Other examples abound. Check out what happened when KFC tried to use AI for it’s Creative in an ad campaign. And, just google “Google's ai blunders” (meta, I know :) and you’ll quickly get caught up on the latest unsettling examples of automated, black-boxed AI gone wrong: glue on pizza, and African American nazis, to name a few. This is why the biggest advertisers like P&G are exercising caution in this area, and why their CIO says that it is “paramount… that the employee reviews any content or draft that is produced by generative AI.”
Humans should always be in the loop, to some extent. If we humans can’t interpret the decisions AI models make and the output they “create”, can we trust them? My answer is no. And sure, it’s true you can’t always trust humans either, but at least we can poke at our underlying motivations and uncover our reasonings.
Final Thoughts
Keeping humans in the loop in digital advertising creative development is important to minimize risk and maximize high quality output. It’s not high quality if you regularly need to go back and fix something later.
I would also encourage the tech industry to err on the side of being open/transparent, rather than closed, to the extent possible.
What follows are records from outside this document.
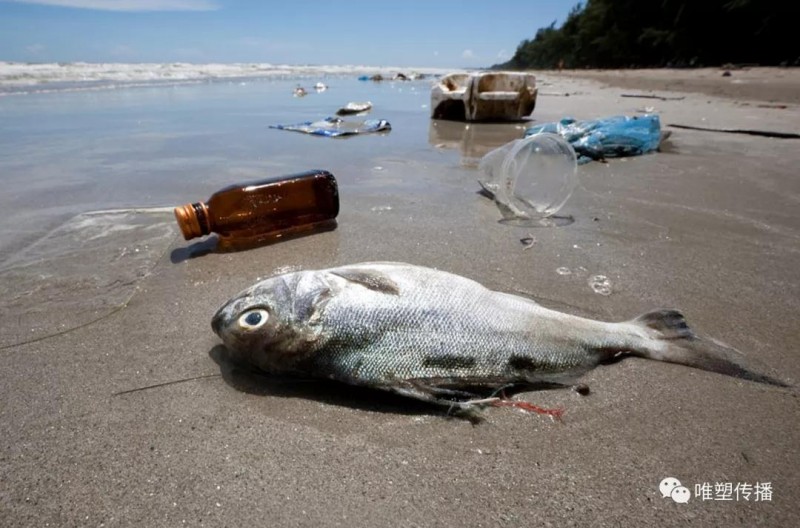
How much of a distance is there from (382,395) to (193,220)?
1975mm

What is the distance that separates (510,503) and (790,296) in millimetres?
2289

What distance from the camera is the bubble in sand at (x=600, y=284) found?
2.73 metres

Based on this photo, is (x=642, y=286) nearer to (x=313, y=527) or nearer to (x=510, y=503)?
(x=510, y=503)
We can then all learn more from each other. Counterintuitively, Meta’s Llama model is open-source, and much more “open” than OpenAI’s models. Kudos to Anthropic, another major peer in the space, and their important work to demystify these LLMs and improve our understanding and interpretability of AI.
When models are opaque, the majority is worse off. But alas, “black box” models are the current state of play, and if the progression of advertising technology is any indication, that’s not going to change anytime soon.
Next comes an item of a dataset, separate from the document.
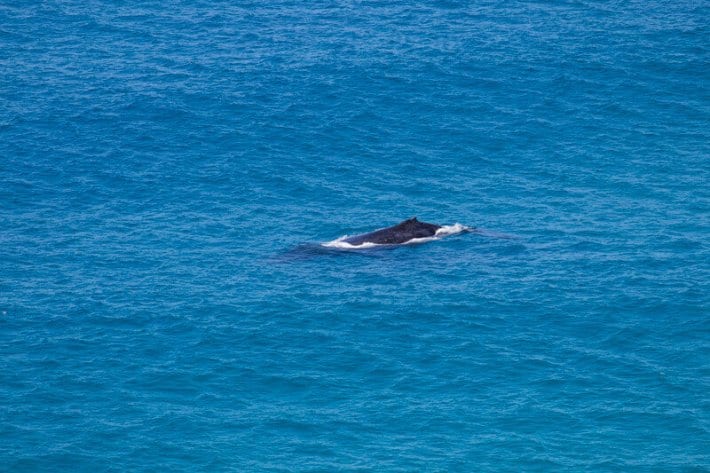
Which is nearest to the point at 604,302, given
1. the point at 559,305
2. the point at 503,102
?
the point at 559,305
So what should you do if you want to leverage these AI models for work? Work to understand them better, through tools like Purposely.ai, which delivers insights on exactly which text and visual elements perform best (and worst) in social media ads. We essentially “unbox” the black box of advertising creative, and the algorithms behind it all. We’re also developing new features to automate (the painstaking parts) of new Creative concepting, which importantly, is different than final creative assets. My parting words: if you represent an advertiser, make sure you understand your creatives really well! It’s the last piece of the ad puzzle that humans still have a hand in, and it’s slipping out of grip, fast.